On November 16, 2016, a federal district judge in Texas barred the Department of Labor (“DOL”) from enforcing its new so-called “Persuader Rule.” The rule, which would have imposed broad disclosure requirements on employers responding to union-organizing campaigns, has been mired in controversy since it was proposed in 2011. In April 2016, Sheppard Mullin wrote about the changes the final rule would have made; in June, we covered a proposed carve-out for legacy agreements between employers and third-party advisors.

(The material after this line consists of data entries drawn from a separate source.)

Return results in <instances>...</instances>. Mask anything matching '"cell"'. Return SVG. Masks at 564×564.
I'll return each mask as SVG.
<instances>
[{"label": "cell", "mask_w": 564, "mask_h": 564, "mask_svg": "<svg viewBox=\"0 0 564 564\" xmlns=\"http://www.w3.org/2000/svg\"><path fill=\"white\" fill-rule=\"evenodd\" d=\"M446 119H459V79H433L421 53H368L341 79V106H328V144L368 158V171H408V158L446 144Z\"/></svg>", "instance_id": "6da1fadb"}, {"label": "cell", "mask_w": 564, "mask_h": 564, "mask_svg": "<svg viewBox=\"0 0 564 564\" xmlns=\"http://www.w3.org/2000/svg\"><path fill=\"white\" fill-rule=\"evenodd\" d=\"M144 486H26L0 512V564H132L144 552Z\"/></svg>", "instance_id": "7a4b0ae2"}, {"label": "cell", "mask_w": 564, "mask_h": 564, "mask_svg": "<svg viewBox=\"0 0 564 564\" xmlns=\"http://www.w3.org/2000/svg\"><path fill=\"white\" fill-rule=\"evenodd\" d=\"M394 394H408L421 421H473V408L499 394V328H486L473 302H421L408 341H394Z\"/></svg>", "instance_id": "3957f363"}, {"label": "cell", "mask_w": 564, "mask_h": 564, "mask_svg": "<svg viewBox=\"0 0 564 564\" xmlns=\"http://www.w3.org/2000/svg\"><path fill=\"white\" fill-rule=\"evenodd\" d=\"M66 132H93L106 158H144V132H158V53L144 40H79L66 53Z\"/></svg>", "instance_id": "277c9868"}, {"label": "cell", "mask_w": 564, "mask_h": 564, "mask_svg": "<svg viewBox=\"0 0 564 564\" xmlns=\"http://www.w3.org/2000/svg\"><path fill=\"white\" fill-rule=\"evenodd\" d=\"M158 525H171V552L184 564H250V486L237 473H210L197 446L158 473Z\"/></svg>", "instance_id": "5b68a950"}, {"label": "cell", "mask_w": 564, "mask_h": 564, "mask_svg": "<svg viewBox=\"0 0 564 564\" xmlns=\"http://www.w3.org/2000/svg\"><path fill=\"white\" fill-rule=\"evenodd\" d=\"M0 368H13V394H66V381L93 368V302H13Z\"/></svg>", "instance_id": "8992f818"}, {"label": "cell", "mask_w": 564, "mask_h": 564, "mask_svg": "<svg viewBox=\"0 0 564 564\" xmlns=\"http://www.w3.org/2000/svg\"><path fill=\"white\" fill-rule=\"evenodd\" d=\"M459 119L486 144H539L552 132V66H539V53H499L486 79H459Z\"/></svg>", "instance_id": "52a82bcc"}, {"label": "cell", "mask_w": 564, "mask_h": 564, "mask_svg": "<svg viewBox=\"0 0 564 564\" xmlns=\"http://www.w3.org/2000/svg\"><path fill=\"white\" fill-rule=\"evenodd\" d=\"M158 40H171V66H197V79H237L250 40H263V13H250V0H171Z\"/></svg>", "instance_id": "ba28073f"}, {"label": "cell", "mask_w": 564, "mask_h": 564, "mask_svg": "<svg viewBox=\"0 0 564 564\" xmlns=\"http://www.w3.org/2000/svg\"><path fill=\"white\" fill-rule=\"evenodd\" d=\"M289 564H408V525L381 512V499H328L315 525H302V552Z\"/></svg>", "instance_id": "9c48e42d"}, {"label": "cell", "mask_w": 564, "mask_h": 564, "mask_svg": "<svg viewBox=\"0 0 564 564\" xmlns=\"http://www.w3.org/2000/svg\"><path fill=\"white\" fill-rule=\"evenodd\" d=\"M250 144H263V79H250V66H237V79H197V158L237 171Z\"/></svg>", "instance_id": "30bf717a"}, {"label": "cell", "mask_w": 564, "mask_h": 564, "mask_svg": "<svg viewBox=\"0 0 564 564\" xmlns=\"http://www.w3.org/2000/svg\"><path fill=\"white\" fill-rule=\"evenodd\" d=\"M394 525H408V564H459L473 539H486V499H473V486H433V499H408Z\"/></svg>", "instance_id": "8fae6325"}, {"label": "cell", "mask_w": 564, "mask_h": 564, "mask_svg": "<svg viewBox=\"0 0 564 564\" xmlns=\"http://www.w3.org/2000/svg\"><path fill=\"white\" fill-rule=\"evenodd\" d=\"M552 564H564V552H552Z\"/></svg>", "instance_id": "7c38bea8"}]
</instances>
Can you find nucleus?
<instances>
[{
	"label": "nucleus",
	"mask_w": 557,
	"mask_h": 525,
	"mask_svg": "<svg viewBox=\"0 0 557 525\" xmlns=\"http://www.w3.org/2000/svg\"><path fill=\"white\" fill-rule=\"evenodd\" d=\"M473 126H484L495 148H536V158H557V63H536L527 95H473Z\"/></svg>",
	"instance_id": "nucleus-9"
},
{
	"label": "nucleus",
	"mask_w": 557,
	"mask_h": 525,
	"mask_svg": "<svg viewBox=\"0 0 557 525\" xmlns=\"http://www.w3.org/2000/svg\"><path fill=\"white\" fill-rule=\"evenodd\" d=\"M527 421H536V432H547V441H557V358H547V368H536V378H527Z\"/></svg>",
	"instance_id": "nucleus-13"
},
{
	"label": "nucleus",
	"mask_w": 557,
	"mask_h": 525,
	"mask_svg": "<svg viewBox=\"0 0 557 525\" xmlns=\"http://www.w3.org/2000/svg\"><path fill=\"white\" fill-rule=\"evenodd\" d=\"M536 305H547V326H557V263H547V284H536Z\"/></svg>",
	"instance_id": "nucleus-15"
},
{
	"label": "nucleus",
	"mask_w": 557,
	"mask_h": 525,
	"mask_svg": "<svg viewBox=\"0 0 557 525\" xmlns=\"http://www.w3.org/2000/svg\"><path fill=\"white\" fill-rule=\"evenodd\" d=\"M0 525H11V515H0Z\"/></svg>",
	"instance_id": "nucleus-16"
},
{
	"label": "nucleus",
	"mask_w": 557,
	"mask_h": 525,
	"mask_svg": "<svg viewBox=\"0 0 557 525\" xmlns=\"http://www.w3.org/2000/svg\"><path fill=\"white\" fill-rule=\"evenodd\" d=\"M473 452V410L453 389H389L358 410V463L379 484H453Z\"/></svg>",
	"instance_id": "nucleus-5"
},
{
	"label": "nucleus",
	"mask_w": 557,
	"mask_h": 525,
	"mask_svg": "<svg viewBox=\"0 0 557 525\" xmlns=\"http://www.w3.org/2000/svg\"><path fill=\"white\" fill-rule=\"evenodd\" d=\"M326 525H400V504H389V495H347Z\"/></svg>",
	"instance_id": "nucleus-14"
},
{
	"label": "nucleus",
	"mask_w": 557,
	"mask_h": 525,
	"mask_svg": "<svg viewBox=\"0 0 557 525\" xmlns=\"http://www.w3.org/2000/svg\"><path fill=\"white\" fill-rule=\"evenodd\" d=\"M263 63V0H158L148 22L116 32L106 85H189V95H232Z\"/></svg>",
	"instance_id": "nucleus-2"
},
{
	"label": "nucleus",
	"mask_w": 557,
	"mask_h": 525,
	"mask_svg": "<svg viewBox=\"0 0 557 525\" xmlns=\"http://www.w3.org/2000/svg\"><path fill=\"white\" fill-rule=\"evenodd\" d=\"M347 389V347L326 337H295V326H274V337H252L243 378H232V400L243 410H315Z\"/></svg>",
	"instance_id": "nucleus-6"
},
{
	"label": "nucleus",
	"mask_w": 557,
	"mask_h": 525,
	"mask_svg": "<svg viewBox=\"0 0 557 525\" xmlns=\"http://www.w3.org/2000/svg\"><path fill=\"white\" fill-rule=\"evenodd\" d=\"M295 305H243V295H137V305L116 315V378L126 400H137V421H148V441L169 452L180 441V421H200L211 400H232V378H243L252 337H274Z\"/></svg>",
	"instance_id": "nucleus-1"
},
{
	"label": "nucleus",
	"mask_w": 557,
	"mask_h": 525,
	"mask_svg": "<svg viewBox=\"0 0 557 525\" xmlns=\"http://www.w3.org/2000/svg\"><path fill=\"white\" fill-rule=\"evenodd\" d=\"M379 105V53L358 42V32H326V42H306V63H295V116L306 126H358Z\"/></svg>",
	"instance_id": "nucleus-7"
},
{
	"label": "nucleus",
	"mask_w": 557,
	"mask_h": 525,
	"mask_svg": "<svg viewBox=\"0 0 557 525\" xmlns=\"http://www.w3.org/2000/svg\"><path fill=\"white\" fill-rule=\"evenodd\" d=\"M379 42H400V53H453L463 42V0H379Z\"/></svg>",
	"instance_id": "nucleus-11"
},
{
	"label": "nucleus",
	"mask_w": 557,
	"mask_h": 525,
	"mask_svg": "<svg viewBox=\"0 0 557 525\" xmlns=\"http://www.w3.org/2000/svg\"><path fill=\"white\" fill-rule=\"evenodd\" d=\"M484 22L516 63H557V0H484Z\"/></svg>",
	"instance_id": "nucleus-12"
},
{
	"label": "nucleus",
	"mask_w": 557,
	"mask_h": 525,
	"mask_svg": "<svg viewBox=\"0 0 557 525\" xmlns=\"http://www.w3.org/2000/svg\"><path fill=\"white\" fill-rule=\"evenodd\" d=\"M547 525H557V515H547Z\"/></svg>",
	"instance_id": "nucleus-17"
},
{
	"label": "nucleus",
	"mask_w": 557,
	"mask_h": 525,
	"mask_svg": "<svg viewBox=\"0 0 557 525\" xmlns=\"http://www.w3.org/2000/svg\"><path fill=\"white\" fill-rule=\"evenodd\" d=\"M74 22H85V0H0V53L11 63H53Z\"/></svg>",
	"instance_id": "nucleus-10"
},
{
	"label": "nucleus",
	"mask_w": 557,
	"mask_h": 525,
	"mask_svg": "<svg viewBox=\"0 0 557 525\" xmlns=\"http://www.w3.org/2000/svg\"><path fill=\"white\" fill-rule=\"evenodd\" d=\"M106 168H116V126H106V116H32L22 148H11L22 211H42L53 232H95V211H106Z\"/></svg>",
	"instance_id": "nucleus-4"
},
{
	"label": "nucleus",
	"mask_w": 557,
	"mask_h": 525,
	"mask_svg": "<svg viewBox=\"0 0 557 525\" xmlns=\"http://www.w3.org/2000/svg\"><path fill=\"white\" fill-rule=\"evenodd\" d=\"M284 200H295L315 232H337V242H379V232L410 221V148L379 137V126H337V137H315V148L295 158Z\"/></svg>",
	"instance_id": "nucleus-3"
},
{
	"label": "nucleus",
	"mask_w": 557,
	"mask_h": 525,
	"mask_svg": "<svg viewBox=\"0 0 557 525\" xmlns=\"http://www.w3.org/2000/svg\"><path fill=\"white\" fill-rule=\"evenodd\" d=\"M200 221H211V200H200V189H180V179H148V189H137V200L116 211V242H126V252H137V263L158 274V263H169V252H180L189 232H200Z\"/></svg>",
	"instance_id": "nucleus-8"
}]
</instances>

The new Persuader Rule, which would have taken effect in July 2016, has been so controversial because it appeared to require employers to disclose information not only about third-party consultants trying directly to affect employees’ decisions whether to unionize, but also about third-party consultants—including outside lawyers—who had no direct contact with employees at all. The rule would have required any covered employer or third party consultant, on pain of criminal prosecution, to disclose (1) the identity of any outside lawyer or other consultant; (2) the goals, terms, and conditions of the arrangement; and (3) the activities performed and to be performed by the consultant. Many feared that the rule would have been used to force employers to disclose information protected by the attorney-client privilege.
This week, a collection of states and business groups, including the state of Texas, persuaded the Hon. Sam R. Cummings of the Northern District of Texas that the new Persuader Rule went too far. Judge Cummings converted a preliminary injunction issued in June 2016 to a permanent injunction prohibiting the DOL from enforcing the rule as drafted. The court ruled that the proposed regulation exceeded the DOL’s authority under the Labor Management Reporting and Disclosure Act by requiring employers to report information specifically protected from disclosure by the Act.
Business groups and employers are cheering Judge Cummings’s ruling. But the court also opined, when it issued its preliminary injunction, that the DOL’s current rule is underinclusive; assuming the ruling is not overturned on appeal, employers should be prepared to respond if the DOL tries to change the Persuader Rule again.
The case is National Federation of Independent Business v. Perez, Case No. 5:16-cv-00066 (N.D. Tex. Nov. 16, 2016).